We’ve all seen undergoing maintenance screens. 365 Main, a data center in San Francisco. Had unusual problem. Lost redundant power, generators. Redundancy failed. Many sites went down. Infrastructure fails. Stuff happens. You guys all know you can buy most expensive rated storage, computer, and it still finds way to fail. Businesses not public still have issues. When they die, you don’t get them back the same way. Internet connections drop, can’t get network.
Everything fails, all the time. Routine failures. Sometimes they fail, taking out large quantities of infrastructure. Take out a machine or a rack. You’re ok if you did right. But a whole data center with multiple companies infrastructures. In San Francisco, question was how quickly they could get back up. Larger the footprint, harder the recovery.
Why use web services for S3 and EC2 and SQS. Probabilistic. Physics. If you use enough unstable machine, you can come up with probability of failures. Losing a system.
Service Level Agreements (SLA).
With this scale and reliability, we can offer SLAs. I’ve looked at web services. I’ve looked at companies who claim to have SLAs and really don’t. In end, do they work or not? Look at public data to determine.
One more customer. Blue Origin. Little rocket company. Private company, private funded, working on space vehicle. Video of a capsule taking off and landing. Had panic. When they posted video they knew would get a lot of uptake. They knew they couldn’t handle. Via Amazon, put video up. From about 700 applications, peaking at 3.5M requests. Transferred 758GB of data. These guys pre-provisioned enough machine capacity and bandwidth deals, virtually impossible. They made decision a few days before launch, to do this. Off running.
That’s about it. Just wanted to give you a flavor of our services and our operational challenges. Q&A.
Participant: Commend you. Extraordinarily good job. Talk about … Charlie Bell: Question was about Mechanical Turk. Mechanical Turk is an 18th century hoax that was produced touring the Crown Heads of Europe. Clock Work. Everyone believed you could do anything with. Someone built chess playing machine to show off to Crown Heads, saying ran with Clock Work. Turns out there was a very tiny Grand Master in it. Beat Benjamin Franklin and others before hoax discovered. Today, Mechanical Turks farm out information, re-gathers, and comes back with summary or results. Primitive. Used for huge variety of applications. Fossi search, Jim Grey search. Both lost. Opportunity to use satellite imaging. Human can look at and determine if airplane in image. Applications in that vein. Applications that recognize this address matching a picture. Language translation. Any semantic data. Different kinds of applications. Jim Grey search. He was lost off San Francisco Bay area in boat. Massive search. Companies getting together to search. Lots of work put in. Fascinating technology. Wonderful example of web services in toolbox, looking at in totally different ways. Has some of the same scaling characteristics. Mechanical Turks have broad abilities. See classic applications emerge. One of the poster children within operations at Amazon. Doing very well.

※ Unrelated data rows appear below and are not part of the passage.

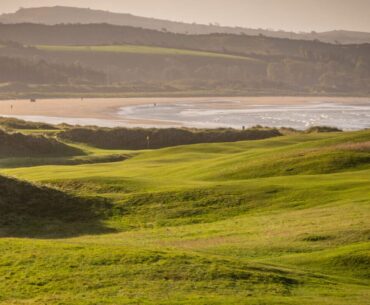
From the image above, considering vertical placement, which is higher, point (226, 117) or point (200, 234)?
point (200, 234)

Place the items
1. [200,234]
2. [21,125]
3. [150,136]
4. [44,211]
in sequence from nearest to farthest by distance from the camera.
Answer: [200,234], [44,211], [150,136], [21,125]

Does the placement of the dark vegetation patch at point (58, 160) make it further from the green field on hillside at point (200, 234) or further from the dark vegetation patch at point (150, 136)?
the dark vegetation patch at point (150, 136)

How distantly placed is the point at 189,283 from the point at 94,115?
389 feet

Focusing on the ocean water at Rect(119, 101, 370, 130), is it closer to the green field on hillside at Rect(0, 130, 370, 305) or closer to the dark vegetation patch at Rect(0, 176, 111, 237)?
the green field on hillside at Rect(0, 130, 370, 305)

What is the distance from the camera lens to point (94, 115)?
141m

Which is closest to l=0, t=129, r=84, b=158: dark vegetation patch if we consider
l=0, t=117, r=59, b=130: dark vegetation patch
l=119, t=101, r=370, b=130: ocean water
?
l=0, t=117, r=59, b=130: dark vegetation patch

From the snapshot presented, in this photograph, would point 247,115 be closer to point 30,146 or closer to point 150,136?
point 150,136

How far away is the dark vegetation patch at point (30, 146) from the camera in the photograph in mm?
74188

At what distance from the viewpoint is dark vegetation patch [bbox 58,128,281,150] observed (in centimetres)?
8804

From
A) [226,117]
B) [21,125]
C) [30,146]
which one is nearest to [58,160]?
[30,146]

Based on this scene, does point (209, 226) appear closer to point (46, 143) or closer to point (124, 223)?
point (124, 223)

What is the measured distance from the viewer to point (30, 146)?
7562 cm

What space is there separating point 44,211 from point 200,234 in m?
8.43

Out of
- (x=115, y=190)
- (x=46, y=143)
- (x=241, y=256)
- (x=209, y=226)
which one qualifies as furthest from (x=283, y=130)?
(x=241, y=256)
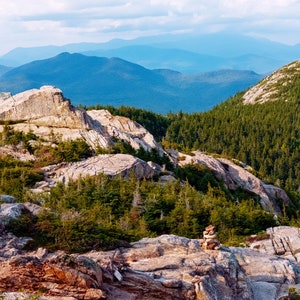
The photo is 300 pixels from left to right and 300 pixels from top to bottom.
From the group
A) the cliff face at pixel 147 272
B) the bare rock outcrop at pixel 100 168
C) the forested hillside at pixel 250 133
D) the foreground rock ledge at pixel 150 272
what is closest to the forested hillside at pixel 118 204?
the bare rock outcrop at pixel 100 168

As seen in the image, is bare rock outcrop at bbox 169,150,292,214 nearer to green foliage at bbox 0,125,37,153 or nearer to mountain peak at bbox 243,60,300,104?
green foliage at bbox 0,125,37,153

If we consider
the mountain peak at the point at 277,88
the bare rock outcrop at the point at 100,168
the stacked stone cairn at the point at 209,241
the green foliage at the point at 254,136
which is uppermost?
the stacked stone cairn at the point at 209,241

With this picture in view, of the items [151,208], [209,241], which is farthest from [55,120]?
[209,241]

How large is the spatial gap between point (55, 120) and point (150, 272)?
24109 millimetres

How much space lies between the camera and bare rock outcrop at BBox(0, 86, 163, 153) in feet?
120

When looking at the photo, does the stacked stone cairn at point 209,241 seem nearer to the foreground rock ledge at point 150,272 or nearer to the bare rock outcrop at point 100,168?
the foreground rock ledge at point 150,272

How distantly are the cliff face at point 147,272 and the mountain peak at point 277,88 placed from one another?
125450 mm

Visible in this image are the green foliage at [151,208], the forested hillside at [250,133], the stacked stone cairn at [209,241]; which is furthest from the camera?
the forested hillside at [250,133]

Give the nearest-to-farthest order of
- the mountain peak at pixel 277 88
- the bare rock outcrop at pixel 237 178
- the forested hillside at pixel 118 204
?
the forested hillside at pixel 118 204 < the bare rock outcrop at pixel 237 178 < the mountain peak at pixel 277 88

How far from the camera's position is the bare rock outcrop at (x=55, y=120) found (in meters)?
36.5

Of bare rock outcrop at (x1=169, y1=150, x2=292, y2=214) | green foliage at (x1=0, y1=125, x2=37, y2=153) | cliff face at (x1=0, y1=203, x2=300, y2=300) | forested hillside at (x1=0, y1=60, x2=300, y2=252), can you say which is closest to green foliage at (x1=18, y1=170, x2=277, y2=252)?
forested hillside at (x1=0, y1=60, x2=300, y2=252)

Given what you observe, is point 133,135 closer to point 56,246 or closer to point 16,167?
point 16,167

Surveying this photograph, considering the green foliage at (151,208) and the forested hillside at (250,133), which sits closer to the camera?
the green foliage at (151,208)

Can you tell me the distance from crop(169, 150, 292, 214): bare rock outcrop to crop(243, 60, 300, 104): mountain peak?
3841 inches
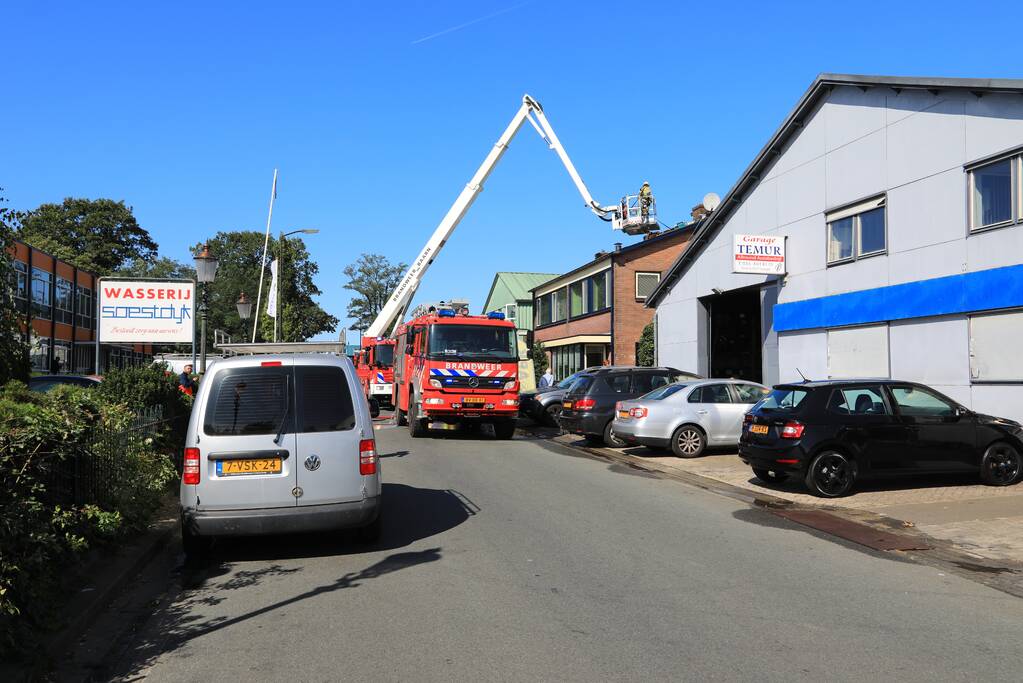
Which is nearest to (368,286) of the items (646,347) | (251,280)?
(251,280)

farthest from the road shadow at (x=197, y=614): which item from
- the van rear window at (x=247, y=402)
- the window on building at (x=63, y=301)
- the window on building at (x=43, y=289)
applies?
the window on building at (x=63, y=301)

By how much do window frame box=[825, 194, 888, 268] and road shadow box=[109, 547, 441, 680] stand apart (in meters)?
12.9

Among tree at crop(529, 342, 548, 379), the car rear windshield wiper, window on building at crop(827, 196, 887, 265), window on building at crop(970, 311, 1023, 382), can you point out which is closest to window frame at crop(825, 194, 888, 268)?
window on building at crop(827, 196, 887, 265)

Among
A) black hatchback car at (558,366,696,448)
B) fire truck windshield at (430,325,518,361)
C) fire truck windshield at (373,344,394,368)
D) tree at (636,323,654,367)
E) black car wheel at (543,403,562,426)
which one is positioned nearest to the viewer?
black hatchback car at (558,366,696,448)

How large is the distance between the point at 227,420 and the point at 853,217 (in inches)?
579

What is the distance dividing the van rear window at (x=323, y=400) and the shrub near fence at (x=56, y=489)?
1.82 metres

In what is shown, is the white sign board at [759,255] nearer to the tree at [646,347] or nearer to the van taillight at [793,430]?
the van taillight at [793,430]

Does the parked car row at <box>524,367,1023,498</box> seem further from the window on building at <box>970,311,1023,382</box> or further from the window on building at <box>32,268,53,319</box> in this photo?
the window on building at <box>32,268,53,319</box>

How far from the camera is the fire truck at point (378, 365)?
29109mm

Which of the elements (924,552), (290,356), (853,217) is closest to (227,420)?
(290,356)

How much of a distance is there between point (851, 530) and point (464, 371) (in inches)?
431

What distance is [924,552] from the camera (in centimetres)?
784

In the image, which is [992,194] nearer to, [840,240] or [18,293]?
[840,240]

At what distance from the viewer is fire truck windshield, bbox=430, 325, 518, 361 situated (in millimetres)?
18750
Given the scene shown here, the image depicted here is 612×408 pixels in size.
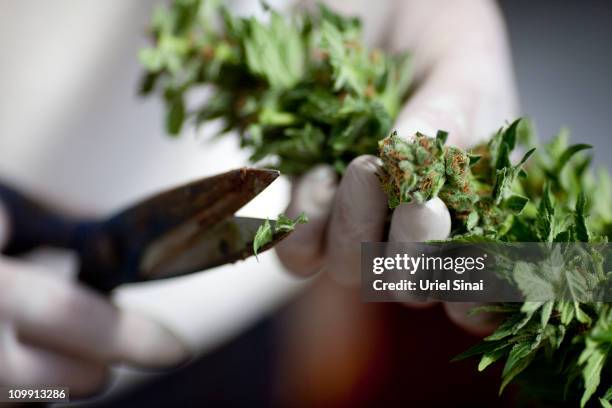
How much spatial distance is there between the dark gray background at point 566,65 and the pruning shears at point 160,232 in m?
0.76

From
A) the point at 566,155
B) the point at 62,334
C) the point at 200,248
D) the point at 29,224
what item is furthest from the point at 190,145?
the point at 566,155

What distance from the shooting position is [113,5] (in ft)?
2.82

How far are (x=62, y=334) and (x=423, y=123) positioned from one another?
0.40m

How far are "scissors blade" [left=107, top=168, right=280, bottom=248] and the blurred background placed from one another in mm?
433

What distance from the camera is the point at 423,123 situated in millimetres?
327

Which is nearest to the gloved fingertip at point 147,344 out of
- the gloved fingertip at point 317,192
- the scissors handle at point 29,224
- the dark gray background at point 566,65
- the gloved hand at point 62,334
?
the gloved hand at point 62,334

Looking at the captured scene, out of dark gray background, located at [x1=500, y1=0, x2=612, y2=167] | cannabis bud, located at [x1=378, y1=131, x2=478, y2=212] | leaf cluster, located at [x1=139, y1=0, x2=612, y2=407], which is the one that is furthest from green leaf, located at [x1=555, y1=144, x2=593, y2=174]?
dark gray background, located at [x1=500, y1=0, x2=612, y2=167]

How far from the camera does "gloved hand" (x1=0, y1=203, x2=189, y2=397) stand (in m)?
0.48

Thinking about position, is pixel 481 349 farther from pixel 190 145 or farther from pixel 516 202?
pixel 190 145

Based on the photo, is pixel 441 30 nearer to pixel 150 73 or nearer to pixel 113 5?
pixel 150 73

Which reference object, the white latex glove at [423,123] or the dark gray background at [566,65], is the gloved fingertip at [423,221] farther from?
the dark gray background at [566,65]

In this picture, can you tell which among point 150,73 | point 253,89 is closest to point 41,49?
point 150,73

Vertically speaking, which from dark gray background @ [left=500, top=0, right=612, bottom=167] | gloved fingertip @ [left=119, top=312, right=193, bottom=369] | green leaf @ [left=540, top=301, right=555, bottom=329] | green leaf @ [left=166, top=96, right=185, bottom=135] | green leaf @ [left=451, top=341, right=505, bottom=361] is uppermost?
dark gray background @ [left=500, top=0, right=612, bottom=167]

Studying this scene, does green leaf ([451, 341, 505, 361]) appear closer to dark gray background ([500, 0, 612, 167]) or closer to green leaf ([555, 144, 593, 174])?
green leaf ([555, 144, 593, 174])
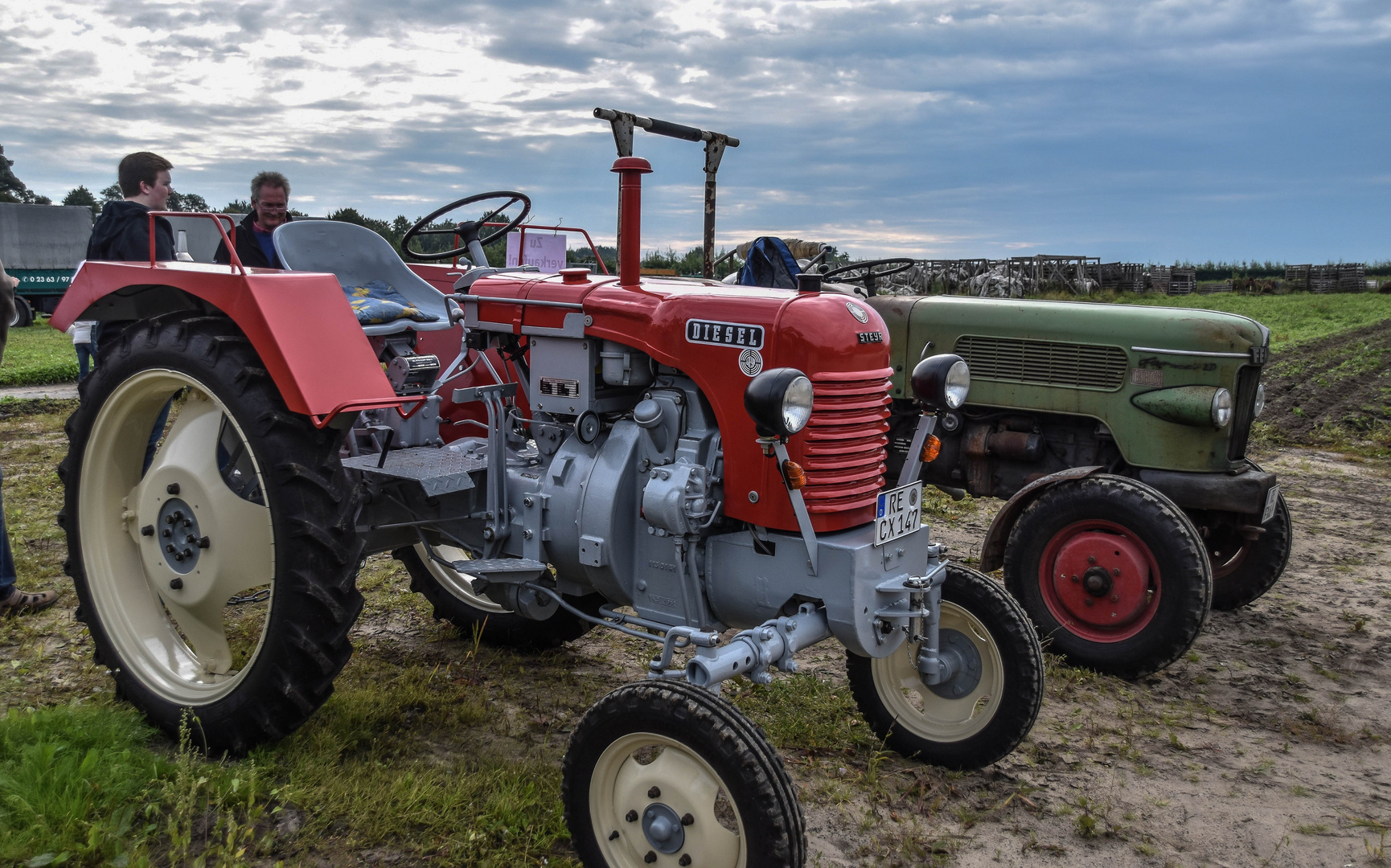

Participant: … Charlie Bell: Hinted at in talk. I’ve been at other end quite a bit. We provide SLA. Growth high. Based on Amazon launching SLA, have we seen lots of growth in service? Impossible to tell. Second question, how we should think about SLAs. We all have suppliers, might have outsourcing deals, rely on folks. At end of day, SLA is post mortem. Small player offers fabulous SLA. Turns out they only perform post mortem’s. What matters is history. Do they have operational experience. Experience in my application. Availability and uptime and how long to put 4GB object in versus 20KB, over Internet. EC2, firing Linux instances. You own the OS. Reliability and performance at operational level, dictated by what you do. Best way to figure out is to just go use. A customer wanted to try us out. Asked for a free trial. Gave the guy a dollar and told him that was worth ten free hours. Cheap to do and offer. Early adopters running applications to understand how it will behave for them. Best thing to do is try it and also look at public history. Not a lot to compare with today. We have good reliability record. Somewhat unique and therefore hard to compare. We’ll see more entries into this space for you to compare with.
Participant: Amazon.com, web services … Charlie Bell: Plenty of database applications that don’t user S3. When you get to use cases that fit services, high percentage. We used before we made publicly available. Incarnations before that. For use cases represented, high percentage.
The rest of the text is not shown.